• **Your task**
Please return each entry in the listing exactly.

• **Material provided**

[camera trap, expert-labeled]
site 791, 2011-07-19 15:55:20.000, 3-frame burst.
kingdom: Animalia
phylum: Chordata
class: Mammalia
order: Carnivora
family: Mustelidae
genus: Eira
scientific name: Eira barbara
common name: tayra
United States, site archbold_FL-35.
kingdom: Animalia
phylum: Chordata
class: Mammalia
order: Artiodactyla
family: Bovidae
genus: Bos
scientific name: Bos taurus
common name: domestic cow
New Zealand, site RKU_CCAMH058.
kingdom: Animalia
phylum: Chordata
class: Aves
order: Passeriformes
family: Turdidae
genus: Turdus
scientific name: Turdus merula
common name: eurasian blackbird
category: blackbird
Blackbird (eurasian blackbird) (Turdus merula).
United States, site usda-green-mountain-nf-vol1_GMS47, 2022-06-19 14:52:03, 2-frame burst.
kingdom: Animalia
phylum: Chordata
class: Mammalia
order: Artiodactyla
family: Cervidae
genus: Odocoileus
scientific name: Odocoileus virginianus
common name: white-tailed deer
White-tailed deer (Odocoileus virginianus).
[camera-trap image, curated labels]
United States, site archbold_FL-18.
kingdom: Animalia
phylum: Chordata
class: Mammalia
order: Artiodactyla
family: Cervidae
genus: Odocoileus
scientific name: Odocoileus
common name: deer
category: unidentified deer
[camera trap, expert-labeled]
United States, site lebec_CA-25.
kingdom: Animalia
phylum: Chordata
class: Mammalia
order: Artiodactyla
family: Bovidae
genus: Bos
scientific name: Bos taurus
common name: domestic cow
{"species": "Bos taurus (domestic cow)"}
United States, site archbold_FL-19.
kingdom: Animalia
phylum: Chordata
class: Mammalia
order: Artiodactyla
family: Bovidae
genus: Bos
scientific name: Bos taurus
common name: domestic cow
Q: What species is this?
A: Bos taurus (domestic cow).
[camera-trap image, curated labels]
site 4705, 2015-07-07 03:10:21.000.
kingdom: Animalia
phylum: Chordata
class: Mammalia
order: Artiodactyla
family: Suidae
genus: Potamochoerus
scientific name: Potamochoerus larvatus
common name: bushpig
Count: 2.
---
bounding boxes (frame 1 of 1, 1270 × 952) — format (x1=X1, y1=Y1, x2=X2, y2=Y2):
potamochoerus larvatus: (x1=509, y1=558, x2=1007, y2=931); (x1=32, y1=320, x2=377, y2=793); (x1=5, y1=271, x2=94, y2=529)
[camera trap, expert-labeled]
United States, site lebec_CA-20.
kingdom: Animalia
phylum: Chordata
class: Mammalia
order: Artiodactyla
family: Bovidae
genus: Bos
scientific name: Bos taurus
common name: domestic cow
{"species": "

• **Written response**
[camera trap, expert-labeled]
site 791, 2011-07-19 15:55:20.000, 3-frame burst.
kingdom: Animalia
phylum: Chordata
class: Mammalia
order: Carnivora
family: Mustelidae
genus: Eira
scientific name: Eira barbara
common name: tayra
United States, site archbold_FL-35.
kingdom: Animalia
phylum: Chordata
class: Mammalia
order: Artiodactyla
family: Bovidae
genus: Bos
scientific name: Bos taurus
common name: domestic cow
New Zealand, site RKU_CCAMH058.
kingdom: Animalia
phylum: Chordata
class: Aves
order: Passeriformes
family: Turdidae
genus: Turdus
scientific name: Turdus merula
common name: eurasian blackbird
category: blackbird
Blackbird (eurasian blackbird) (Turdus merula).
United States, site usda-green-mountain-nf-vol1_GMS47, 2022-06-19 14:52:03, 2-frame burst.
kingdom: Animalia
phylum: Chordata
class: Mammalia
order: Artiodactyla
family: Cervidae
genus: Odocoileus
scientific name: Odocoileus virginianus
common name: white-tailed deer
White-tailed deer (Odocoileus virginianus).
[camera-trap image, curated labels]
United States, site archbold_FL-18.
kingdom: Animalia
phylum: Chordata
class: Mammalia
order: Artiodactyla
family: Cervidae
genus: Odocoileus
scientific name: Odocoileus
common name: deer
category: unidentified deer
[camera trap, expert-labeled]
United States, site lebec_CA-25.
kingdom: Animalia
phylum: Chordata
class: Mammalia
order: Artiodactyla
family: Bovidae
genus: Bos
scientific name: Bos taurus
common name: domestic cow
{"species": "Bos taurus (domestic cow)"}
United States, site archbold_FL-19.
kingdom: Animalia
phylum: Chordata
class: Mammalia
order: Artiodactyla
family: Bovidae
genus: Bos
scientific name: Bos taurus
common name: domestic cow
Q: What species is this?
A: Bos taurus (domestic cow).
[camera-trap image, curated labels]
site 4705, 2015-07-07 03:10:21.000.
kingdom: Animalia
phylum: Chordata
class: Mammalia
order: Artiodactyla
family: Suidae
genus: Potamochoerus
scientific name: Potamochoerus larvatus
common name: bushpig
Count: 2.
---
bounding boxes (frame 1 of 1, 1270 × 952) — format (x1=X1, y1=Y1, x2=X2, y2=Y2):
potamochoerus larvatus: (x1=509, y1=558, x2=1007, y2=931); (x1=32, y1=320, x2=377, y2=793); (x1=5, y1=271, x2=94, y2=529)
[camera trap, expert-labeled]
United States, site lebec_CA-20.
kingdom: Animalia
phylum: Chordata
class: Mammalia
order: Artiodactyla
family: Bovidae
genus: Bos
scientific name: Bos taurus
common name: domestic cow
{"species": "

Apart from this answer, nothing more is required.